Tuesday, July 1, 2014

Subleases, balance sheet, cash flow

The FASB/IASB joint meeting for June was held June 17-19, 2014. The boards discussed subleases, lessee balance sheet presentation, and cash flow statement presentation. Discussions were made in the context of  the FASB's tentative decision to permit two different types of lessee presentation (Type A leases, essentially the same as current capital leases, and Type B leases, similar to current operating leases but with an asset and liability on the balance sheet) and the IASB's tentative decision to treat all lessee leases as Type A capital leases.

Subleases

Both boards agreed that the intermediate lessor (who leases the underlying asset from its owner, and subleases it out to the sublessee) should account for the head lease and the sublease as two separate contracts, unless the contracts meet contract combinations guidance that the boards adopted in April. (This guidance indicated that they should be combined "if either of the following criteria are met: (a) The contracts are negotiated as a package with a single commercial objective; or (b) The amount of consideration to be paid in one contract depends on the price or performance of the other contract.")

In keeping with this, the assets and liabilities of the two contracts should not be offset (unless them meet financial instruments requirements for offsetting). Likewise, lease income and lease expense should not be offset unless the intermediate lessor meets the "principal-agent" guidance in the newly released revenue recognition standard (ASC 606, IFRS 15).

The FASB held that a sublease should be classified with reference to the underlying asset, while the IASB calls for classifying it with reference to the right-of-use (ROU) asset arising from the head lease.

Since the IASB has decided to have a single lessee accounting model, while maintaining the existing capital vs. operating separation for lessors, subleases will end up with accounting that is not in sync between the two sides of the transaction.

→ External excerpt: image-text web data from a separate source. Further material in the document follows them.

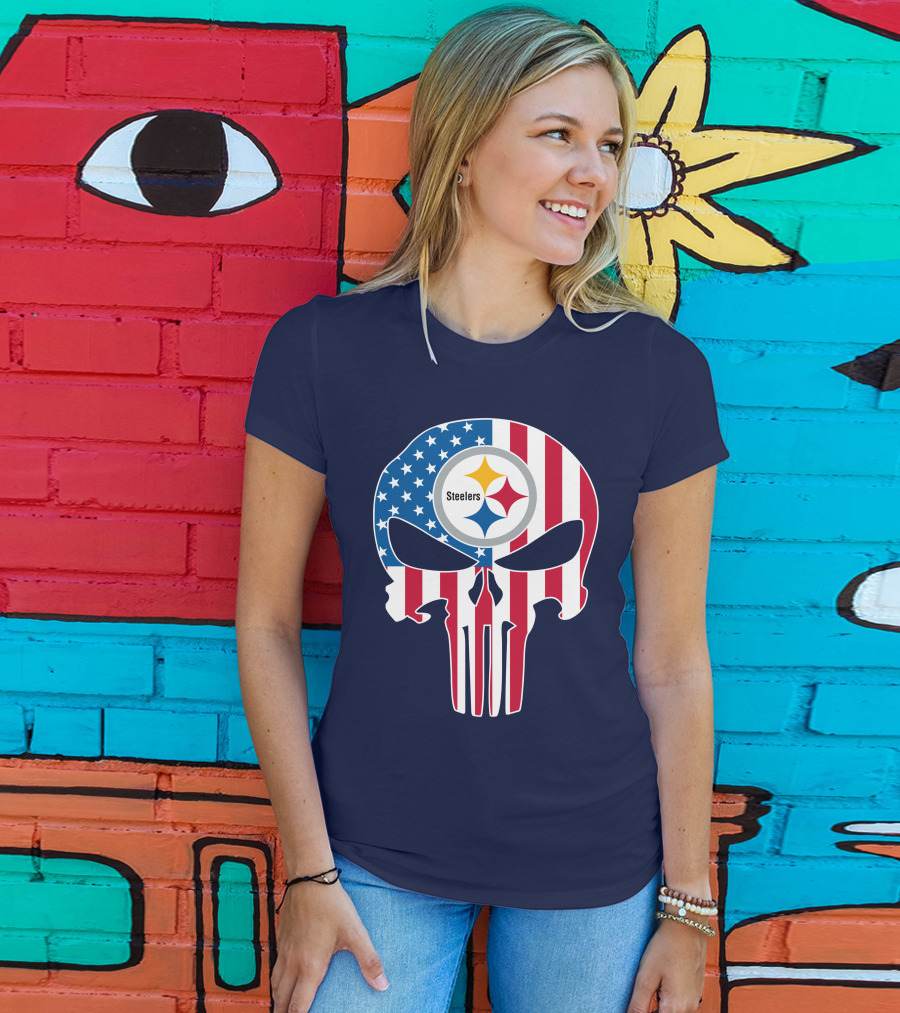 Pittsburgh Steelers The Punisher American Flag T-Shirt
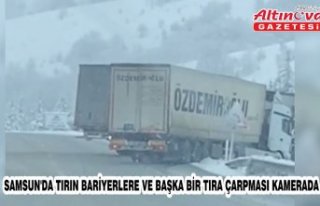 Samsun'da tırın bariyerlere ve başka bir tıra...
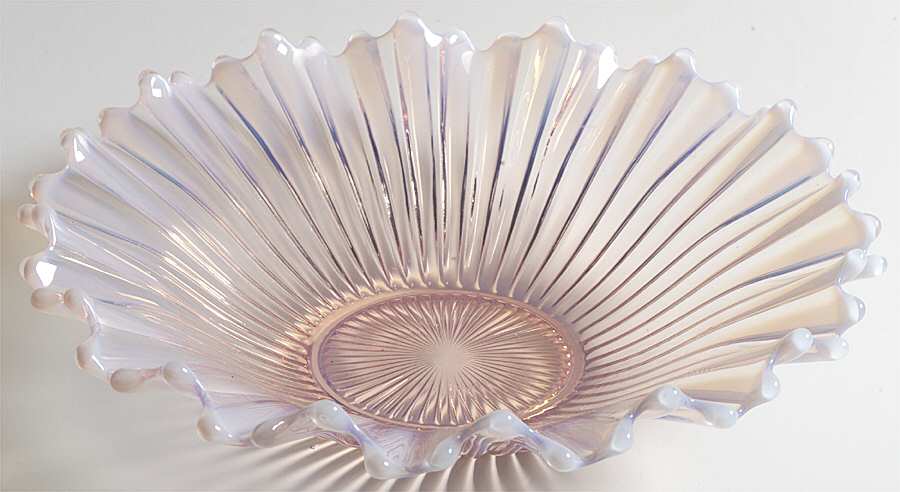 Heirloom Pink 11" Round Crimped Bowl by Fostoria-1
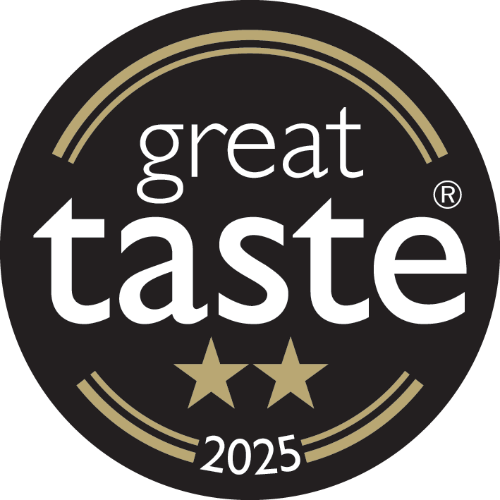 Great Taste 2025 award logo with two gold stars on a black background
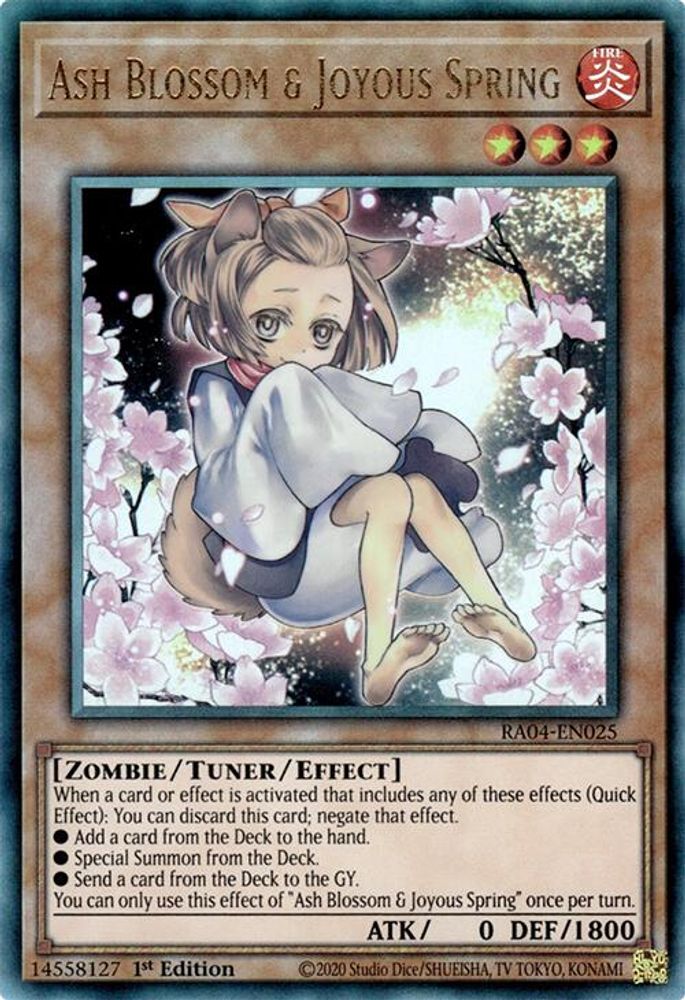 Ash Blossom & Joyous Spring (Alternate Art) (PUR) (RA04-EN025) - Prismatic Ultimate Rare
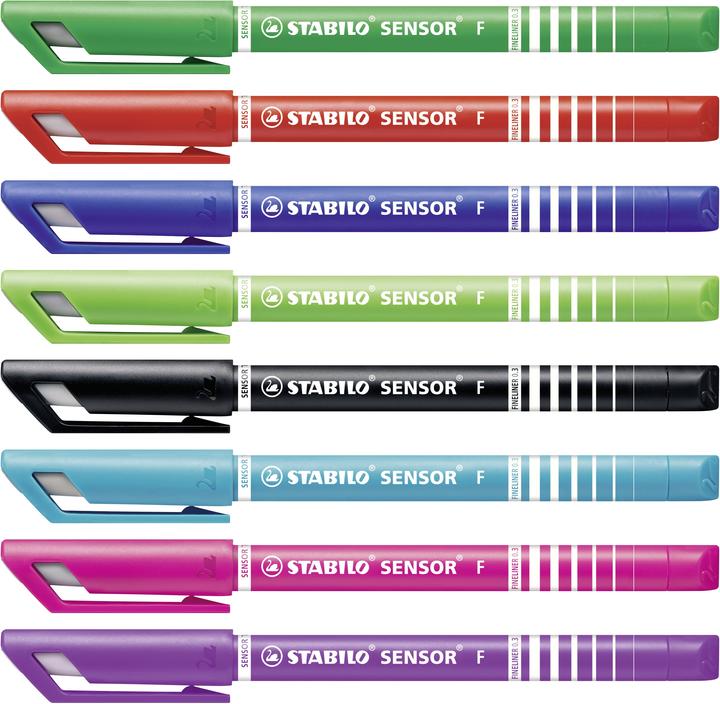 Produktbild STABILO SENSOR F Finliner mit gefederter Spitzer (8 Farben, 8 x)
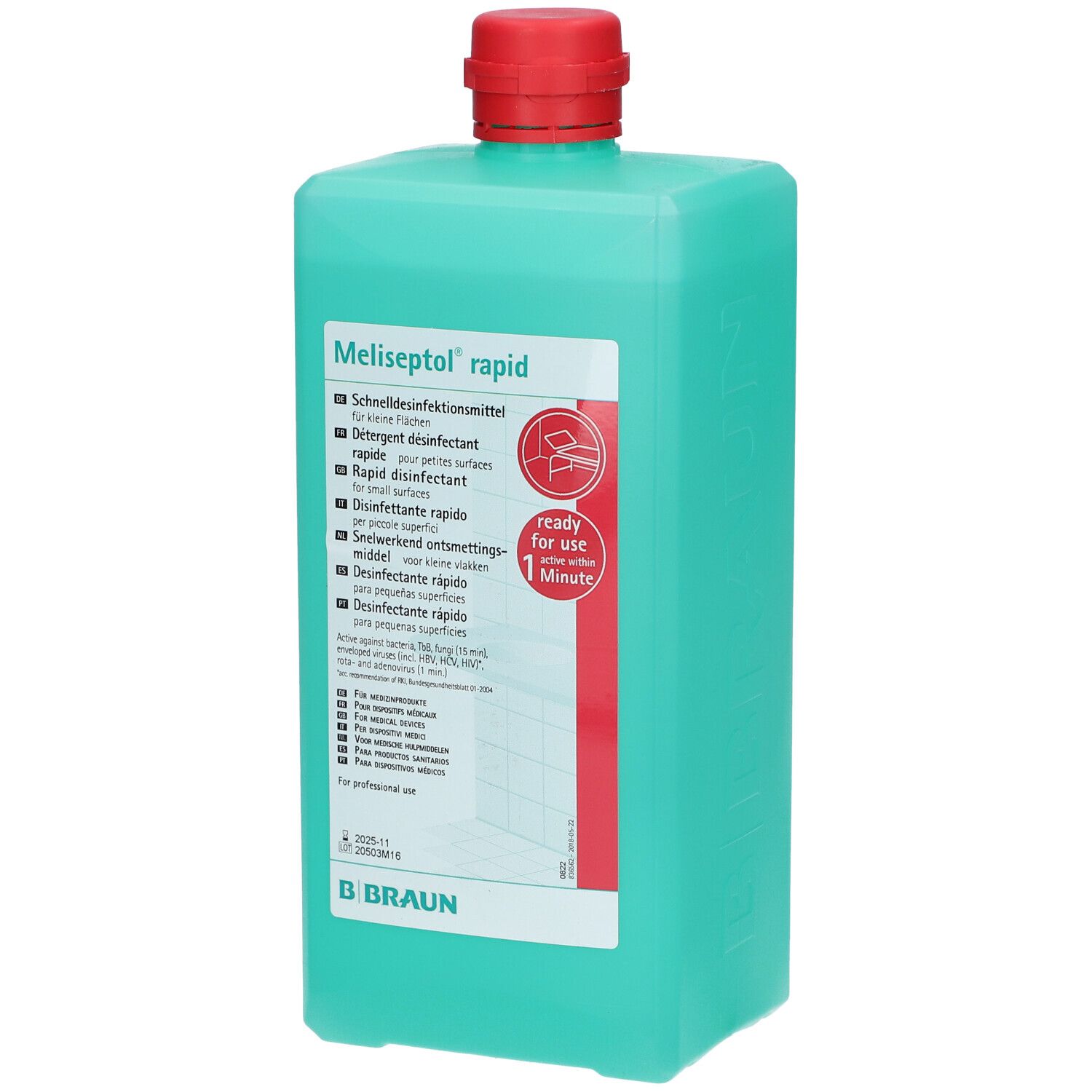 Groene fles met rode dop. Opschrift: Meliseptol rapid. Meertalige productinformatie. Merk Braun.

Balance sheet presentation

Both boards agreed that Type A lessee lease assets should either be presented as a separate line item, or combined with the same type of assets as the underlying leased assets and then disclosed separately in the notes (the latter treatment is not permitted if the amounts are material). The FASB concluded that Type B assets should be treated likewise, and should be separated from Type A assets. This will facilitate analysis that depends on distinguishing lease types, such as bankruptcy analysis, bank regulatory capital tests, and possibly loan covenants.

Likewise, liabilities can be reported as a separate line item or disclosed in the footnotes, with Type A and Type B liabilities reported separately. If liabilities are combined in the primary statement, the footnote should indicate which line item contains the lease liabilities.

Cash flow presentation

Lessors: Confirming the 2013 Revised Exposure Draft (RED), lease cash receipts are classified within operating activities.
Lessees: Confirming the RED, cash payments for the principal portion of a Type A lease are financing; cash payments for the interest portion of a Type A lease are operating (FASB), or either operating or financing based on a lessee's accounting policy choice (IASB); cash payments for a Type B lease are operating.

The IASB also decided to require a separate presentation of total lease payments, so that statement users can find a single number for the cash outflow.